Spark has limited capacity to determine optimal parallelism. Every Spark stage has a number of tasks, each of which processes data sequentially. The number of tasks per stage is the most important parameter in determining performance.

As described in "Spark Execution Model," Spark groups datasets into stages. The number of tasks in a stage is the same as the number of partitions in the last dataset in the stage. The number of partitions in a dataset is the same as the number of partitions in the datasets on which it depends, with the following exceptions:

The coalesce transformation creates a dataset with fewer partitions than its parent dataset.
The union transformation creates a dataset with the sum of its parents' number of partitions.
The cartesian transformation creates a dataset with the product of its parents' number of partitions.

Datasets with no parents, such as those produced by textFile or hadoopFile, have their partitions determined by the underlying MapReduce InputFormat used. Typically, there is a partition for each HDFS block being read. The number of partitions for datasets produced by parallelize are specified in the method, or spark.default.parallelism if not specified. To determine the number of partitions in an dataset, call rdd.partitions().size().

If the number of tasks is smaller than number of slots available to run them, CPU usage is suboptimal. In addition, more memory is used by any aggregation operations that occur in each task. In join, cogroup, or *ByKey operations, objects are held in hashmaps or in-memory buffers to group or sort. join, cogroup, and groupByKey use these data structures in the tasks for the stages that are on the fetching side of the shuffles they trigger. reduceByKey and aggregateByKey use data structures in the tasks for the stages on both sides of the shuffles they trigger. If the records in these aggregation operations exceed memory, the following issues can occur:

Increased garbage collection, which can lead to pauses in computation.
Spilling data to disk, causing disk I/O and sorting, which leads to job stalls.
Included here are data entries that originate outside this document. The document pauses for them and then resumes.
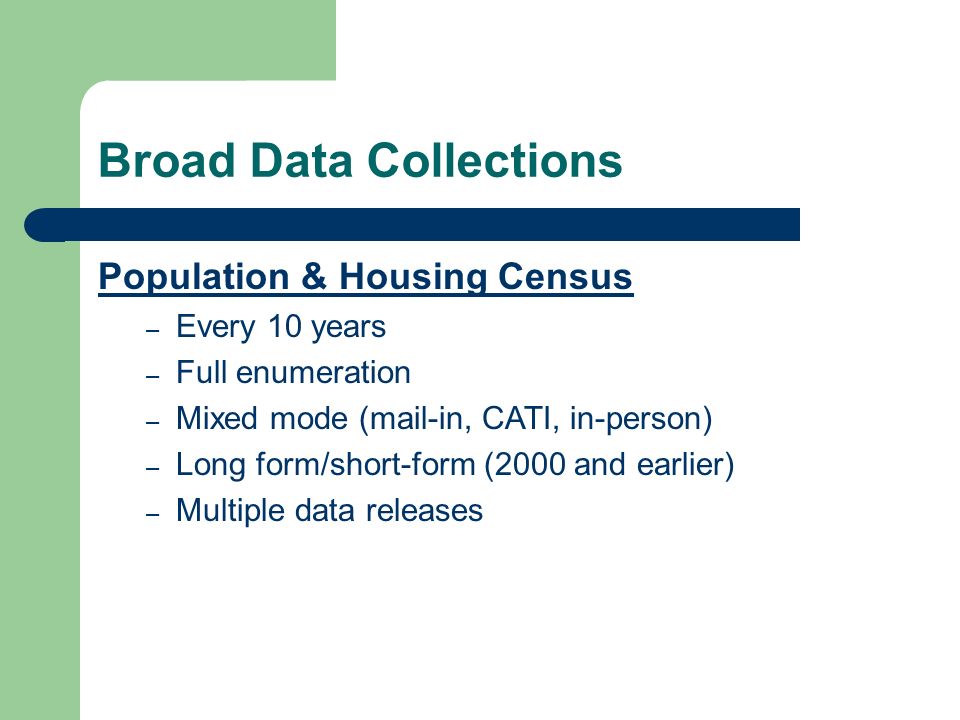 Broad Data Collections

Population & Housing Census

– Every 10 years
– Full enumeration
– Mixed mode (mail-in, CATI, in-person)
– Long form/short-form (2000 and earlier)
– Multiple data releases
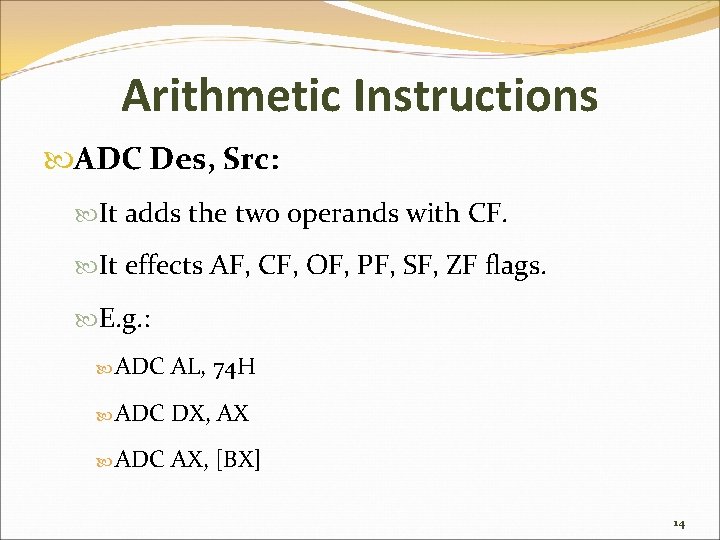 Arithmetic Instructions

ADC Des, Src:

It adds the two operands with CF.

It effects AF, CF, OF, PF, SF, ZF flags.

E.g.:

ADC AL, 74H

ADC DX, AX

ADC AX, [BX]

14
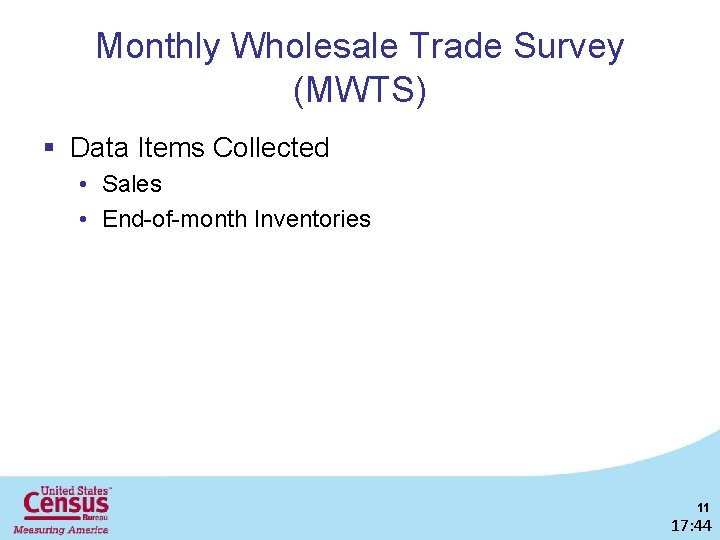 Monthly Wholesale Trade Survey (MWTS)

▪ Data Items Collected
• Sales
• End-of-month Inventories

United States™ Census Bureau
Measuring America

11
17:44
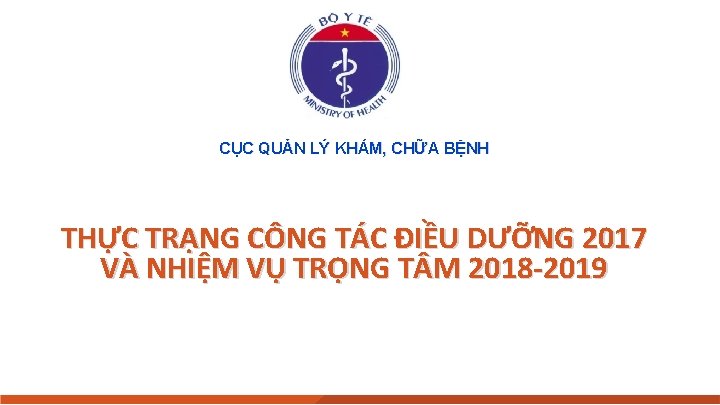 BỘ Y TẾ
MINISTRY OF HEALTH

CỤC QUẢN LÝ KHÁM, CHỮA BỆNH

THỰC TRẠNG CÔNG TÁC ĐIỀU DƯỠNG 2017 VÀ NHIỆM VỤ TRỌNG TÂM 2018-2019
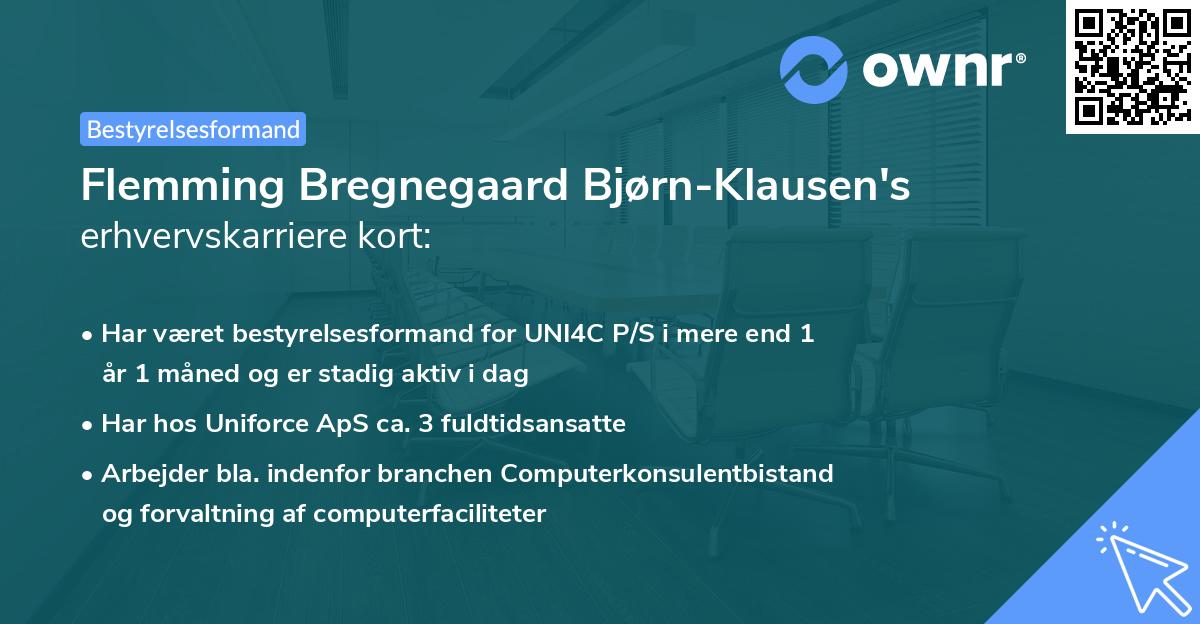 ownr®

Bestyrelsesformand

Flemming Bregnegaard Bjørn-Klausen's
erhvervskarriere kort:

• Har været bestyrelsesformand for UNI4C P/S i mere end 1 år 1 måned og er stadig aktiv i dag

• Har hos Uniforce ApS ca. 3 fuldtidsansatte

• Arbejder bla. indenfor branchen Computerkonsulentbistand og forvaltning af computerfaciliteter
To increase the number of partitions if the stage is reading from Hadoop:

Use the repartition transformation, which triggers a shuffle.
Configure your InputFormat to create more splits.
Write the input data to HDFS with a smaller block size.

If the stage is receiving input from another stage, the transformation that triggered the stage boundary accepts a numPartitions argument:

val rdd2 = rdd1.reduceByKey(_ + _, numPartitions = X)

Determining the optimal value for X requires experimentation. Find the number of partitions in the parent dataset, and then multiply that by 1.5 until performance stops improving.

You can also calculate X using a formula, but some quantities in the formula are difficult to calculate. The main goal is to run enough tasks so that the data destined for each task fits in the memory available to that task. The memory available to each task is:

(spark.executor.memory * spark.shuffle.memoryFraction * spark.shuffle.safetyFraction)/
spark.executor.cores

memoryFraction and safetyFraction default to 0.2 and 0.8 respectively.

The in-memory size of the total shuffle data is more difficult to determine. The closest heuristic is to find the ratio between shuffle spill memory and the shuffle spill disk for a stage that ran. Then, multiply the total shuffle write by this number. However, this can be compounded if the stage is performing a reduction:

(observed shuffle write) * (observed shuffle spill memory) * (spark.executor.cores)/
(observed shuffle spill disk) * (spark.executor.memory) * (spark.shuffle.memoryFraction) * (spark.shuffle.safetyFraction)

Then, round up slightly, because too many partitions is usually better than too few.

When in doubt, err on the side of a larger number of tasks (and thus partitions). This contrasts with recommendations for MapReduce, which unlike Spark, has a high startup overhead for tasks.